[Dominant autosomal humeroperoneal syndrome with early contractures and cardiomyopathy (Emery-Dreifuss syndrome)].

At least seven members of a family coming from southern Germany (Franconia) have manifested Emery-Dreifuss syndrome within four generations. This syndrome is characterized by slowly progressing atrophic pareses, generally in a humeroperoneal distribution, premature joint contracture, and cardiomyopathy with reduction of functional capacity. Up to now four members of this family have died from cardiac causes between the age of 39 and 46 years.
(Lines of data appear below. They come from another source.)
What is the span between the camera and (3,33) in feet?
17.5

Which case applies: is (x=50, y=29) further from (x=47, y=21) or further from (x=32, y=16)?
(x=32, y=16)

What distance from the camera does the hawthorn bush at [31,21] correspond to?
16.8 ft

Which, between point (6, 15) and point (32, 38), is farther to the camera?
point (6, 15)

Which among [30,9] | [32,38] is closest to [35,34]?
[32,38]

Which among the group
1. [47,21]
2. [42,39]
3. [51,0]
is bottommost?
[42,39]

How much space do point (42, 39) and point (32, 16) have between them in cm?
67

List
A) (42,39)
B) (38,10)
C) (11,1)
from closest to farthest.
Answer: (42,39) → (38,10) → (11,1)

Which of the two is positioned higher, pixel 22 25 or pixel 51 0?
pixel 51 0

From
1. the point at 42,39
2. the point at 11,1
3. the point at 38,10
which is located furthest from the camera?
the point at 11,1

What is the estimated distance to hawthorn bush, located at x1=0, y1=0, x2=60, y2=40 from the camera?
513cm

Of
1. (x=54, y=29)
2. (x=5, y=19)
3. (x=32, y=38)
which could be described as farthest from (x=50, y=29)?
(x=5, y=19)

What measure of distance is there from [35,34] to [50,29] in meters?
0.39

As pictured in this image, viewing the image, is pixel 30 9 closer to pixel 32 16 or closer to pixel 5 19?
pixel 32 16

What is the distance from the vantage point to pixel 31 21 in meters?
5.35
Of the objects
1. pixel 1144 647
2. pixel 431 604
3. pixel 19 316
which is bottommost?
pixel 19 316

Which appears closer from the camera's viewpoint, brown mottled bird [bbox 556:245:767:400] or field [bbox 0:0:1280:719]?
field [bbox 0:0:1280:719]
Three family members have now been thoroughly examined; they showed typical muscular atrophies and contractures. The two older patients were diagnosed as having a cardiomyopathy with a complete atrioventricular block and ventricular tachycardia. Electromyographic and histological findings indicate a primary neurogenic process. Regular cardiological examinations combined with effective therapy (for example, implantation of a cardiac pacemaker and treatment with antiarrhythmic drugs) will be necessary in treating the serious arrhythmias. Progressive myocardial insufficiency required heart transplantation in one of our patients, which was successfully performed. Macroscopic and microscopic examination of the explanted heart showed a dilatative cardiomyopathy with hypertrophy and dilatation of both atria and ventricles, differences in the diameters of individual heart muscle cells, and a predominately focal interstitial fibrosis.